What is being asked -
From the first line to the last, give the records again exactly and skip the pictures.

Data listing -
____________________
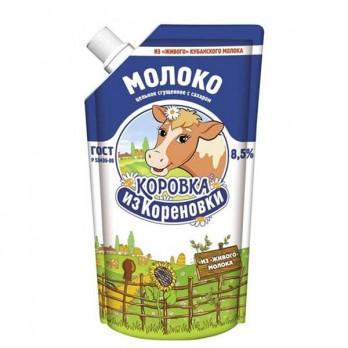 Сгущенка Коровка из Кореновки с сахаром 8,5% 270гр.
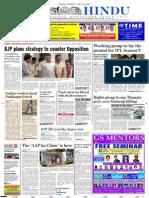 Delhi, Monday, July 20, 2015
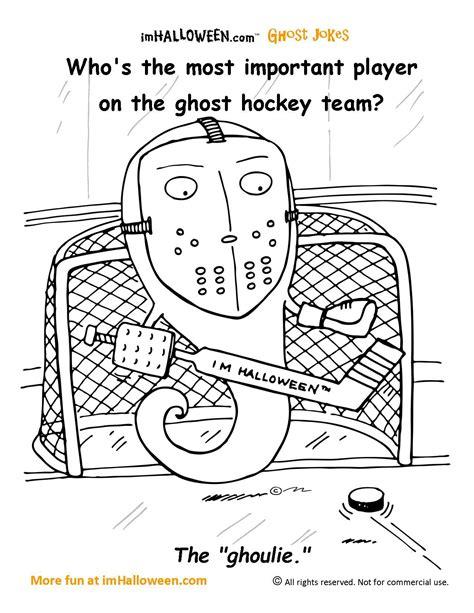 hockey ghost joke coloring page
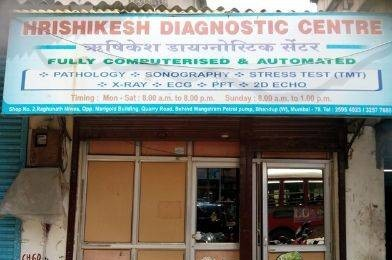 Hrishikesh Diagnostic Centre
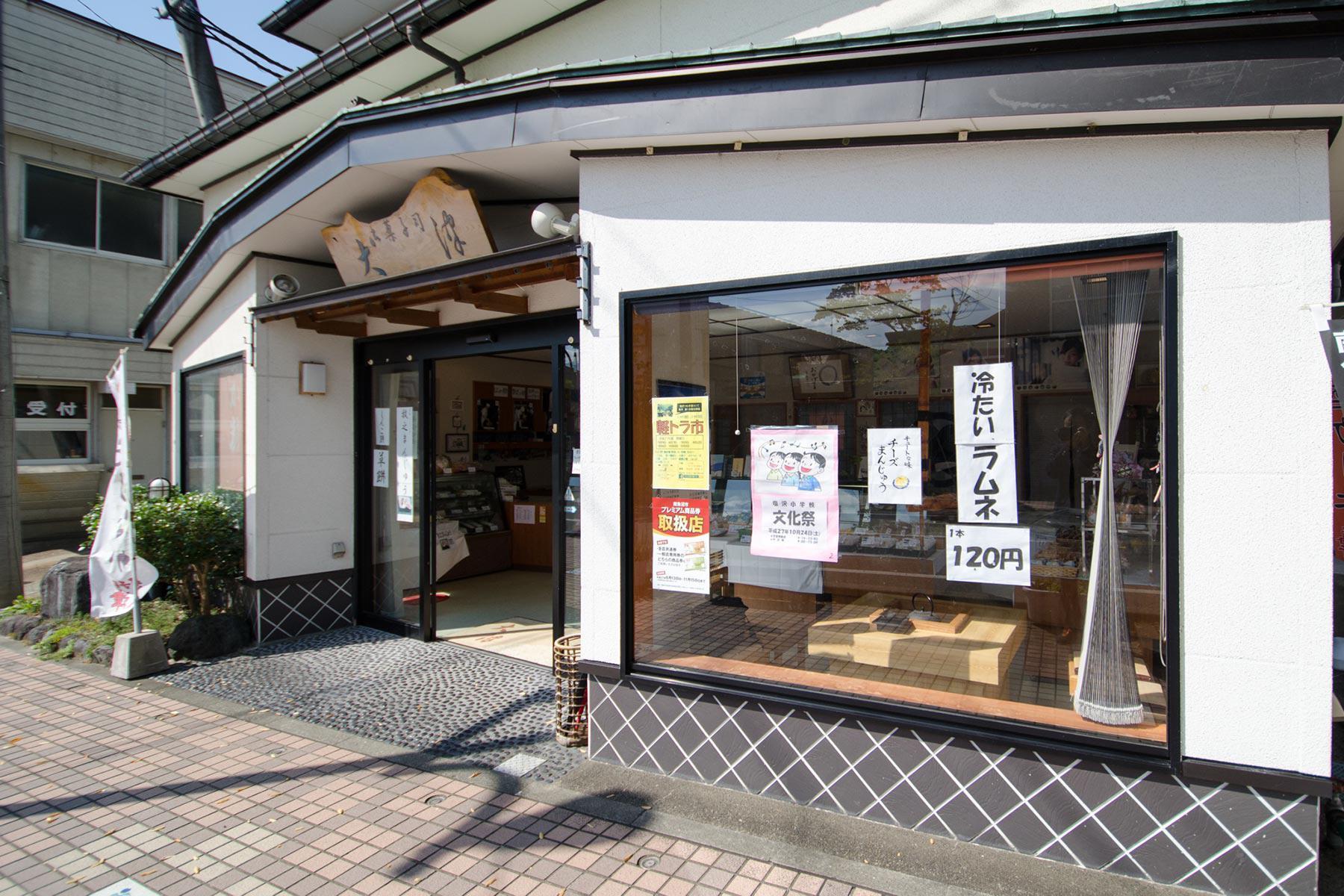 大津菓子店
____________________
Output below -
 Сгущенка Коровка из Кореновки с сахаром 8,5% 270гр.
 Delhi, Monday, July 20, 2015
 hockey ghost joke coloring page
 Hrishikesh Diagnostic Centre
 大津菓子店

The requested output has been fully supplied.